Commercial property valued under $2 million is likely to remain in demand, despite rising interest rates reducing the pool of buyers.
Ray White Commercial Head of Research, Vanessa Rader said sub-$2 million industrial property had been a standout performer over the past two years, but rising rates could reduce some demand.
“Industrial sales represented 47 per cent of all sales this last year, with owner occupiers competitive in securing assets to shelter from rising rents,” Ms Rader said.
“With vacancies remaining historically low, owner occupiers will continue to actively compete for assets to give their businesses accommodation certainty.”
Ms Rader said interest rate rises will see first time buyers exit the market.
“We saw a large increase in first timers making their first foray into commercial real estate last year, seeking out higher returning assets to residential while moving up the risk curve,” she said.
“With financing likely to be more difficult over the next year the spread to yield will see these investors move back to other investment types.”

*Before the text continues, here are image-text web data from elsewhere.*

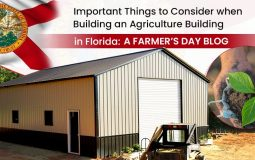 Important Things to Consider when Building an Agriculture Building in Florida: A Farmer's Day Blog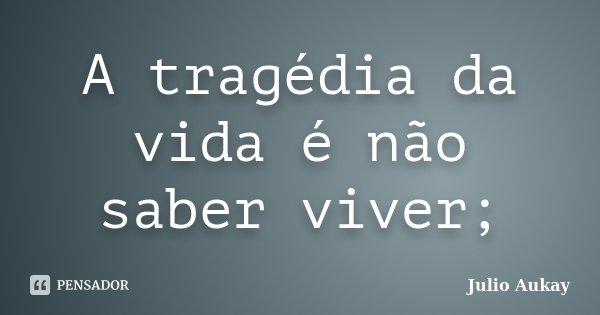 A tragédia da vida é não saber viver;... Frase de Julio Aukay.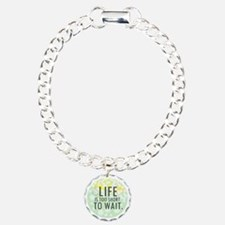 Life is too Short to Wai Bracelet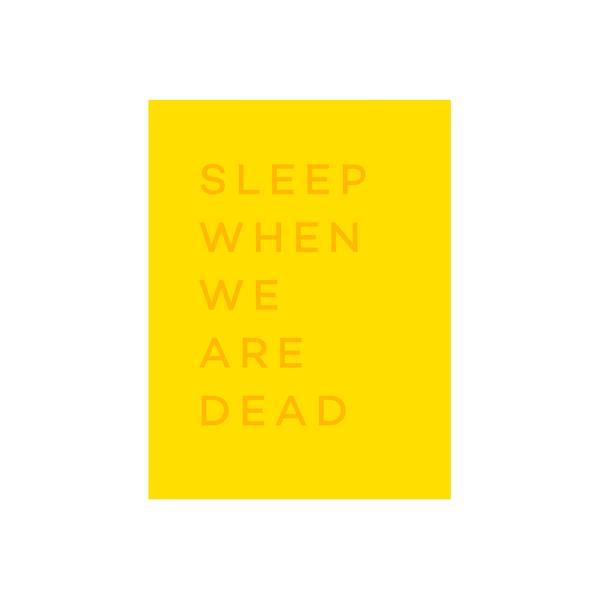 Sleepwhenweredead_travelprint_shop_roamby42pressed_cutout_e2f3f30d-a4ca-4b19-b370-620b7349a961_600x600_crop_center.jpg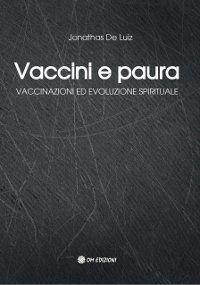 Vaccini e paura - Vaccinazioni ed evoluzione spirituale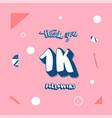 1k followers thank you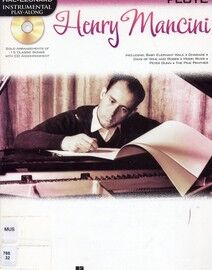 Henry Mancini - Solo Arrangements of 15 Classic Songs for Flute with CD Accompaniment - Featuring Henry Mancini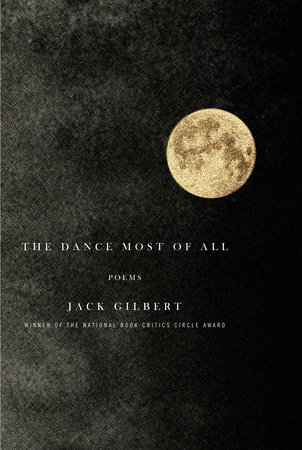The Dance Most of All by Jack Gilbert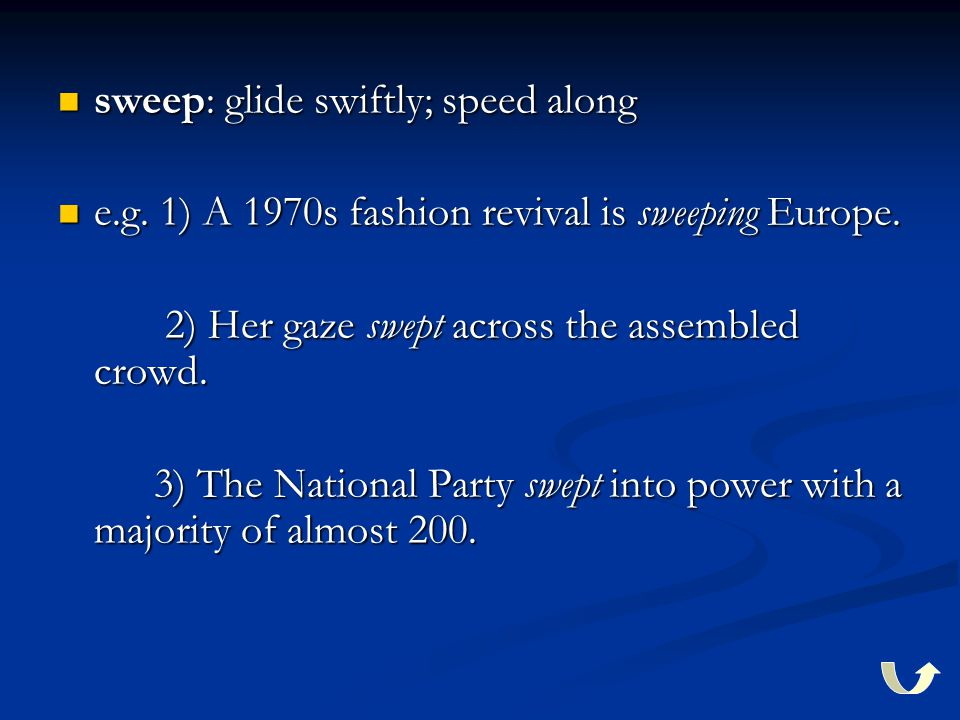 sweep: glide swiftly; speed along sweep: glide swiftly; speed along e.g. 1) A 1970s fashion revival is sweeping Europe. e.g. 1) A 1970s fashion reviva
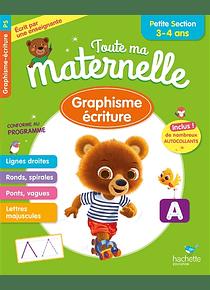 Toute ma maternelle - Petite Section - 3/4 ans : Graphisme, écriture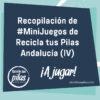 Recopilación de #MiniJuegos de Recicla tus Pilas Andalucía (IV)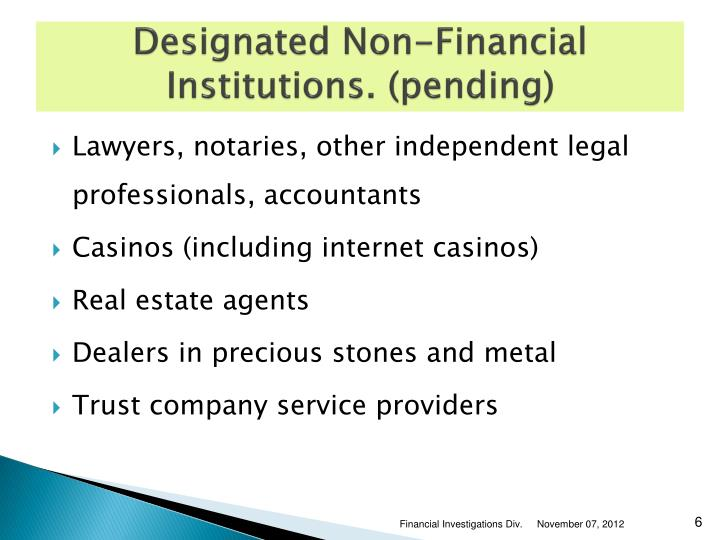 Designated Non-Financial Institutions. (pending)
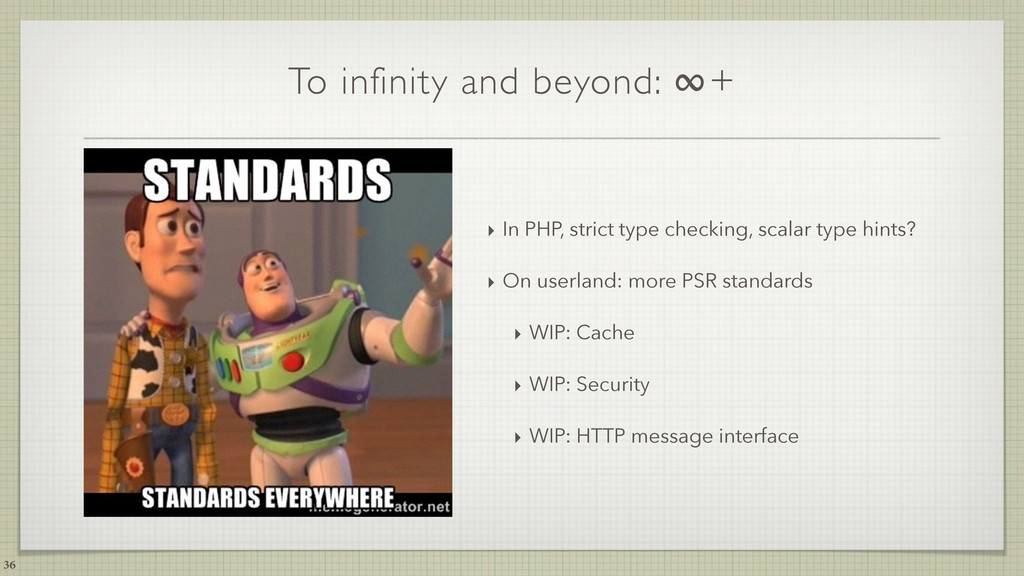 To infinity and beyond: ∞+ ‣ In PHP, strict typ...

According to Ms Rader, investors will likely continue to seek out tenanted assets.
“Over the last few years we have seen the growth in ‘set and forget’ assets transacting, as buyers look for long term, secure income streams,” she said.
“While yields may see some amendments, these assets will remain attractive to private investors, however, greater consideration is likely on their location and quality of lease covenant and terms such as rent reviews.
“Assets in regional locations or with non-national, long term, tenants will see price corrections.”
Ms Rader said vacant assets are a new opportunity for savvy buyers.
“More experienced investors will look to capitalise on changing market conditions,” she said.
“Assets which are vacant or could be repositioned will be of interest to investors willing to get their hands dirty albeit at the right price.”
Since the onset of the pandemic, medical assets have been incredibly popular and they are likely to remain attractive, according to Ms Rader.
“Over the last few years, medical assets have grown in popularity as both investors and owner occupiers capitalise on the increasing population,” she said.
“This has been a growth market off the back of not just pathology and general practice thanks to COVID-19 but also specialist services such sports medicine, cosmetic surgery and natural health services.
“Furthermore assets such as aged care and childcare which offer heavy government subsidies will also remain attractive.”